Franchise marketing funds are contributed by all franchisees, but without transparency requirements, there's no way to verify the fund is being spent effectively or fairly.
Your legal rights
The UK has no franchise-specific legislation. Franchise agreements are governed by general contract law, including the Unfair Contract Terms Act 1977 and (for sole traders) potentially the Consumer Rights Act 2015. The Competition Act 1998 and EU-derived Vertical Block Exemption (retained in UK law post-Brexit as the Vertical Agreements Block Exemption Order 2022) regulate territorial restrictions and non-compete clauses in franchise agreements. The BFA's Code of Ethics requires member franchisors to provide prospective franchisees with full and accurate written disclosure at least 14 days before signing, but this is voluntary and only applies to BFA members. Misrepresentation Act 1967 provides remedies if the franchisor made false statements that induced you to sign.

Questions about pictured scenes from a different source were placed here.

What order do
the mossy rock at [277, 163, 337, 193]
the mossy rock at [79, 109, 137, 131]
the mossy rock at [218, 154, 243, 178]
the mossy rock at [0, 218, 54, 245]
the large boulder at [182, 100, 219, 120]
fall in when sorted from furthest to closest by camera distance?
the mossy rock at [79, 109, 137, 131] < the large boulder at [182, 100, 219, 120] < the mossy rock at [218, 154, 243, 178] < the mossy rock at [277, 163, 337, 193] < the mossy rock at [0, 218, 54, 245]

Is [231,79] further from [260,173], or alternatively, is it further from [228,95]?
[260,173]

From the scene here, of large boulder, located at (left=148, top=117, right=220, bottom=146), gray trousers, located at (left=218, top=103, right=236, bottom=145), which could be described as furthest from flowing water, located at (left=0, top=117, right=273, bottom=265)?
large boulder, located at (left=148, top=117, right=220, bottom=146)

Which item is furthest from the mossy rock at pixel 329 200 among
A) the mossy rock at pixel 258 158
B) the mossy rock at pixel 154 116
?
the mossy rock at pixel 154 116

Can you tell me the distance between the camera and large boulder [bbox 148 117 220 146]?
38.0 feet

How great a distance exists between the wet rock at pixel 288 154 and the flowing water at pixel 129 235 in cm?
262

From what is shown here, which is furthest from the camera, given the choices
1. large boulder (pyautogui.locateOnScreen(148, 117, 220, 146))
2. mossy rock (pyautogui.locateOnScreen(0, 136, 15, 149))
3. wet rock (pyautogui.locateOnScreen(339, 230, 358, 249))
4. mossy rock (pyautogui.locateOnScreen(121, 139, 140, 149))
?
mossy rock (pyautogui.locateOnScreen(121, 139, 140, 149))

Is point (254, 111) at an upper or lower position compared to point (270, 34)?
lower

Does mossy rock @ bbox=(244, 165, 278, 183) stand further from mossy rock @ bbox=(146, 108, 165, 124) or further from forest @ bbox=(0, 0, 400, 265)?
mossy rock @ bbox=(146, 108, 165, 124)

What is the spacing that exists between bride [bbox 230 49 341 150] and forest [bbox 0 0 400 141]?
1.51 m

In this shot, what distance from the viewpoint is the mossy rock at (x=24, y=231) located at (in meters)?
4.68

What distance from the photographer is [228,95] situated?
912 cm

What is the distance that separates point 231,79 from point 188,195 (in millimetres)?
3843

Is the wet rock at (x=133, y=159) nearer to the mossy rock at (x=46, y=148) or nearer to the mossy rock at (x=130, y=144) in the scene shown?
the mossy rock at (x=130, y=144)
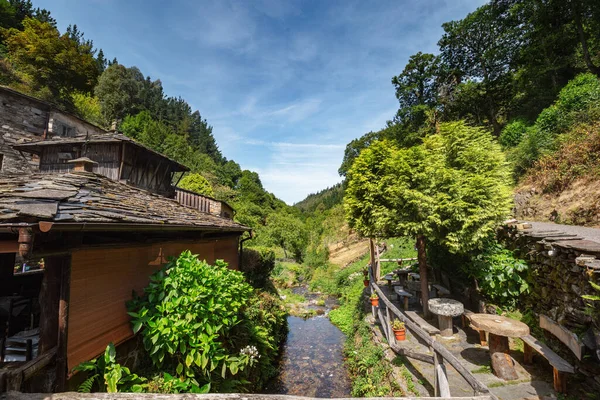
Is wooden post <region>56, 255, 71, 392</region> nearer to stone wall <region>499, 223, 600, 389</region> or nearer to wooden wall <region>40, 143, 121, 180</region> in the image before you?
stone wall <region>499, 223, 600, 389</region>

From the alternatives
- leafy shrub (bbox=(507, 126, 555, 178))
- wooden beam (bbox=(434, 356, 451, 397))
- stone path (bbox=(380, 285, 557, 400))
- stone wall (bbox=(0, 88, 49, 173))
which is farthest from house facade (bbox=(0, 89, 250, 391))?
leafy shrub (bbox=(507, 126, 555, 178))

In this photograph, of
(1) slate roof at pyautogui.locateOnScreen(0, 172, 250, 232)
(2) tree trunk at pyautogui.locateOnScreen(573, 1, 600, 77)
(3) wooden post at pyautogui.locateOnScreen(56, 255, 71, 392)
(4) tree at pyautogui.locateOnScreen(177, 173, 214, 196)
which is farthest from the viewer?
(4) tree at pyautogui.locateOnScreen(177, 173, 214, 196)

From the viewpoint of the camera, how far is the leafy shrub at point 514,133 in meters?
18.5

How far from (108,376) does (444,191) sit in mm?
8776

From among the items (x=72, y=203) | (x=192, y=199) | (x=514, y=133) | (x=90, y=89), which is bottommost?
(x=72, y=203)

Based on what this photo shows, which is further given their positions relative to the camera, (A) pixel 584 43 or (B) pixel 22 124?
(A) pixel 584 43

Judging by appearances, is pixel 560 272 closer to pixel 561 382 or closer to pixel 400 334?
pixel 561 382

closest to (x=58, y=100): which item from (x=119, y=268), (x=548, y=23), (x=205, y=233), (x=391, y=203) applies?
(x=205, y=233)

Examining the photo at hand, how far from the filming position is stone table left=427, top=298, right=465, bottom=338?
287 inches

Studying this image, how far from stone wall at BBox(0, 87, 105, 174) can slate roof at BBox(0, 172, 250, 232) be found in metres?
11.9

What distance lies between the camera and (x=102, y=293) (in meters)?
4.55


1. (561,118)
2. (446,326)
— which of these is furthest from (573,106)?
(446,326)

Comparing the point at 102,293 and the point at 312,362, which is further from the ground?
the point at 102,293

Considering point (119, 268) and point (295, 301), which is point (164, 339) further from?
point (295, 301)
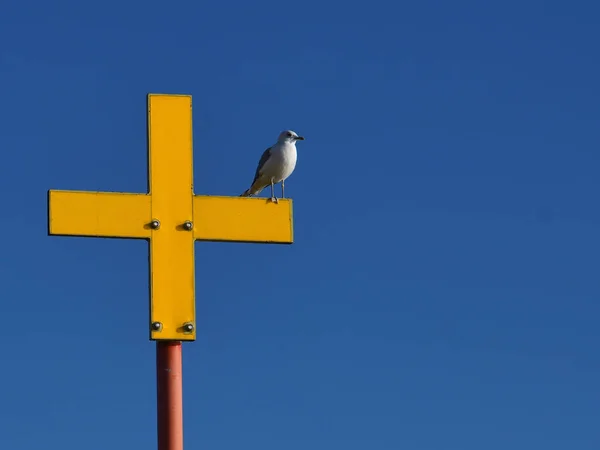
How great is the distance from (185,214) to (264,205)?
1.94 ft

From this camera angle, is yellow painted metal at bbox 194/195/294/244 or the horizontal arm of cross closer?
the horizontal arm of cross

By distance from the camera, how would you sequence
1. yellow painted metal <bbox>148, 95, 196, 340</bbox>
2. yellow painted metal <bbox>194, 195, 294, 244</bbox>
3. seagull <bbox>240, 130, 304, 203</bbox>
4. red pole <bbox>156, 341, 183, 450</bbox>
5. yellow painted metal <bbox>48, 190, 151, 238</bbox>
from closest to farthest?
red pole <bbox>156, 341, 183, 450</bbox>
yellow painted metal <bbox>148, 95, 196, 340</bbox>
yellow painted metal <bbox>48, 190, 151, 238</bbox>
yellow painted metal <bbox>194, 195, 294, 244</bbox>
seagull <bbox>240, 130, 304, 203</bbox>

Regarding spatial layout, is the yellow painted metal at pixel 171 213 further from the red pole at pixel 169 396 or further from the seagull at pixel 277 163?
the seagull at pixel 277 163

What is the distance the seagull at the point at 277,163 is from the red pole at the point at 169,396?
13.2 ft

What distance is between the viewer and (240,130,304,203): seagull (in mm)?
12398

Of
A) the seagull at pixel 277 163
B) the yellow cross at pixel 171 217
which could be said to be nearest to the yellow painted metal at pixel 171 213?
the yellow cross at pixel 171 217

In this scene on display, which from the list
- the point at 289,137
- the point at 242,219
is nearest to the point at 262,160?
the point at 289,137

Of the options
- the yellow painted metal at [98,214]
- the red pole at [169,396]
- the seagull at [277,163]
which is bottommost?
the red pole at [169,396]

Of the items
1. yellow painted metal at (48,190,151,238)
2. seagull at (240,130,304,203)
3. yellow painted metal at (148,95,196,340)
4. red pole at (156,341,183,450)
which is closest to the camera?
red pole at (156,341,183,450)

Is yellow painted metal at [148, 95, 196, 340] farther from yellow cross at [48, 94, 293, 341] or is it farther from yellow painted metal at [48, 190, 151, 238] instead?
yellow painted metal at [48, 190, 151, 238]

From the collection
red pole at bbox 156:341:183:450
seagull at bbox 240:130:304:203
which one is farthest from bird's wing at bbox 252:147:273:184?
red pole at bbox 156:341:183:450

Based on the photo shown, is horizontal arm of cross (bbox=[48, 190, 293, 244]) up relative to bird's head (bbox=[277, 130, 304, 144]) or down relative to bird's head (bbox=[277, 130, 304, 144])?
down

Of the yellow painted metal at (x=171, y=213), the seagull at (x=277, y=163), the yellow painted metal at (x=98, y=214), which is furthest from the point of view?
the seagull at (x=277, y=163)

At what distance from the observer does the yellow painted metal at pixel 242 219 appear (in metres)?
8.98
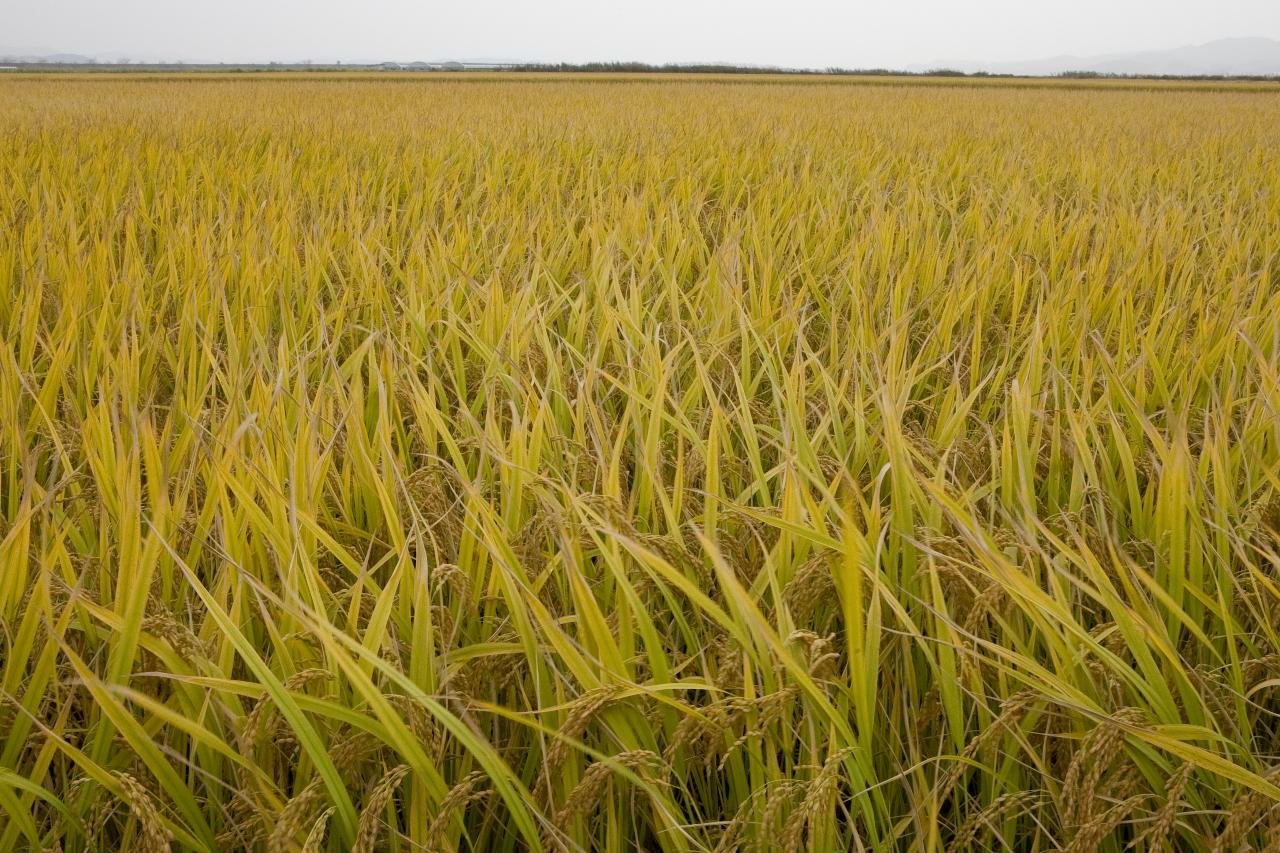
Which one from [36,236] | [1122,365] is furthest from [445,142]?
[1122,365]

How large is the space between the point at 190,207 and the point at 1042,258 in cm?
233

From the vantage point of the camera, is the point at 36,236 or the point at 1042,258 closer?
the point at 36,236

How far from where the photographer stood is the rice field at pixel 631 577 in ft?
1.90

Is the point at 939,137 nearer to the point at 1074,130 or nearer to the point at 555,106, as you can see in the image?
the point at 1074,130

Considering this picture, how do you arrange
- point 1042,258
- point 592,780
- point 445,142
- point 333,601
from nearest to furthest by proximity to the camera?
point 592,780, point 333,601, point 1042,258, point 445,142

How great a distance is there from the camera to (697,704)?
0.73m

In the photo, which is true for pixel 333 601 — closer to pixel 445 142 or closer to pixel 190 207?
pixel 190 207

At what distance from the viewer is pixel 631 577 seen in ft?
2.67

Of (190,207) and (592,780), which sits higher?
→ (190,207)

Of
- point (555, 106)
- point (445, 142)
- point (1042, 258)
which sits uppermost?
point (555, 106)

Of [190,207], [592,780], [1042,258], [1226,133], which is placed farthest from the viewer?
[1226,133]

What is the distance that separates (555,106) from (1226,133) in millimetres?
5530

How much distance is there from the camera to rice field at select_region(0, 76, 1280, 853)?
578mm

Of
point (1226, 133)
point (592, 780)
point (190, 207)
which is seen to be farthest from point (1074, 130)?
point (592, 780)
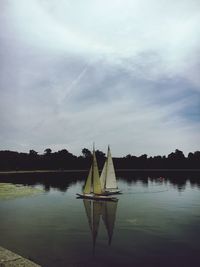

Questions to ask before you sign
- 1Are you a BFA member, and will you provide a full pre-contractual disclosure document?
- 2Can I see audited financial statements for the franchisor company for the last 3 years?
- 3How many franchisees have left the system in the last 3 years, and why?
- 4What is the total investment required including all fees, fit-out costs, and working capital to break-even?
- 5What are the post-termination restrictions, and how long do they apply?
- 6How is the marketing fund managed, and can franchisees see an annual breakdown of spending?
Disclaimer: This guide is for educational purposes only and does not constitute legal advice. Contract law varies by jurisdiction and individual circumstances. Always consult a qualified legal professional before making decisions based on this information.